- Work to complete:
Below are some records; repeat them all exactly, minus the pictures.

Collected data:
|---|

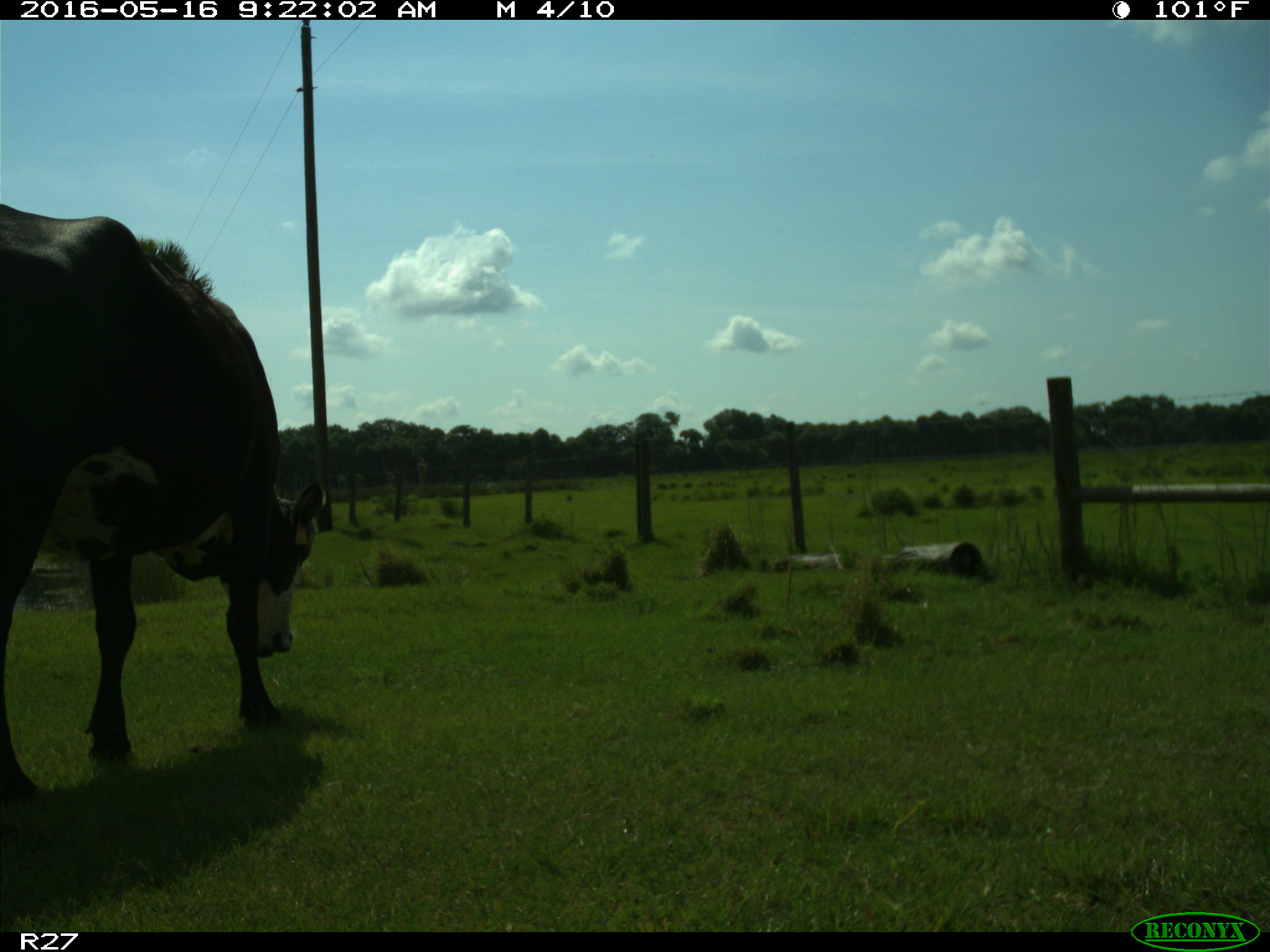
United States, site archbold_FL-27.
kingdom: Animalia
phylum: Chordata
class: Mammalia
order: Artiodactyla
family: Bovidae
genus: Bos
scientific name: Bos taurus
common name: domestic cow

|---|

- Completed exercise:
United States, site archbold_FL-27.
kingdom: Animalia
phylum: Chordata
class: Mammalia
order: Artiodactyla
family: Bovidae
genus: Bos
scientific name: Bos taurus
common name: domestic cow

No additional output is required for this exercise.